● **Testo fornito**:
········

Attenzione: l’articolo può contenere spoiler di Grey’s Anatomy, The Handmaid’s Tale, Tredici, Pretty Little Liars, The Walking Dead, Arrow, The Vampire Diaries, Once Upon a Time, Heroes, Supernatural
Cosa significa girare a vuoto quando si tratta di serie tv? Non c’è una spiegazione univoca, perché ci sono tanti fattori per i quali una serie gira a vuoto. Può entrare in gioco la lentezza della trama, che rende la visione estenuante e faticosa – anche se ci sono serie tv che della lentezza fanno la propria carta vincente, un esempio è Ozark, che di certo non corre, ma mostra una qualità che poche serie tv possono vantare al giorno d’oggi. Può trattarsi di scambi di battute o dialoghi inconcludenti, che non portano da nessuna parte. Ma può anche riferirsi a un eccessivo utilizzo di episodi filler, che dilatano la narrazione ma spesso non dicono molto, così come una reiterazione di schemi e situazioni che colpiscono in negativo l’originalità e l’imprevedibilità della serie (Grey’s Anatomy, stiamo parlando di te) o addirittura può riguardare l’inserimento di personaggi stessi che sembrano dei filler con le gambe, ossia figure collocate all’interno della trama per allungare il brodo.

········

● **Estratto del dataset**:
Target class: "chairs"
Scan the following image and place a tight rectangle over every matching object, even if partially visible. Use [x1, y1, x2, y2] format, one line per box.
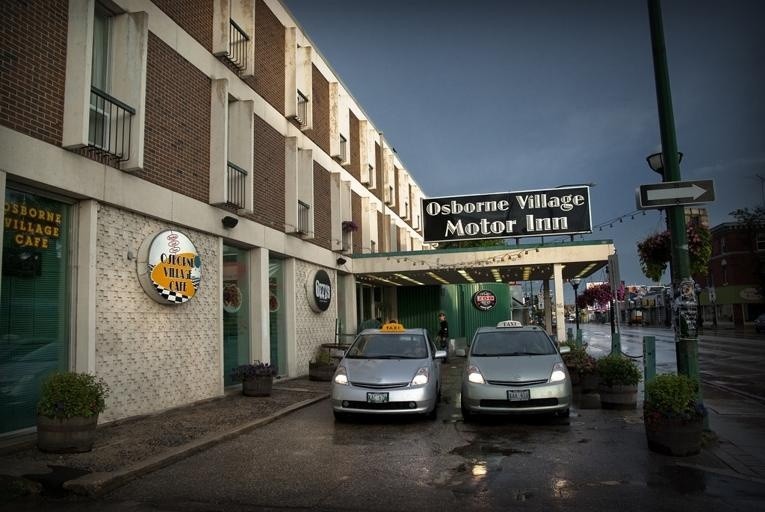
[478, 334, 544, 354]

········

● **Cosa devi fare**:
Riprendi il testo sulle serie tv che girano a vuoto e proseguilo a partire dall'ultima frase.

● **Risposta**:
Abbiamo deciso di dare uno sguardo a tutte queste casistiche per stilare una lista di 10 serie tv che hanno girato a vuoto per troppo tempo, senza necessariamente voler criticare la serie nella sua totalità – infatti nell’elenco troverete anche prodotti di alto livello oppure show molto amati (e di nuovo torna Grey’s Anatomy), indipendentemente da questo fattore.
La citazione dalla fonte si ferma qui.